[BEGIN Data supplied]

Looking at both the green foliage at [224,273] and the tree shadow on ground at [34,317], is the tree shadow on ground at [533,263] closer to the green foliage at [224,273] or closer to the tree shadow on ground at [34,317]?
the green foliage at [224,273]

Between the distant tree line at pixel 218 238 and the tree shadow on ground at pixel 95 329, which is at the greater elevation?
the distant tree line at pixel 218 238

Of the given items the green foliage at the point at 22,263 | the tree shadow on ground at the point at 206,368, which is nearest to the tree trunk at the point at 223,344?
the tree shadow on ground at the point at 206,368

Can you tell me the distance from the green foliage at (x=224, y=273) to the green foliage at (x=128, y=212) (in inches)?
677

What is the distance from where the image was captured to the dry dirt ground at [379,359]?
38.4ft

[END Data supplied]
[BEGIN Data supplied]

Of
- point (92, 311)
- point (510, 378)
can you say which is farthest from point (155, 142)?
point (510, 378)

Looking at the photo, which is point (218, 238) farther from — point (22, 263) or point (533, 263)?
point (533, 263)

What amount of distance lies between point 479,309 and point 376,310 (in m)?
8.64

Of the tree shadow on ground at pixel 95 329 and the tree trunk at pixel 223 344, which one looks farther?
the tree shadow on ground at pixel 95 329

[END Data supplied]

The problem – How many lines of the entries above contain the word "distant"? Give only the number.

Complete answer – 2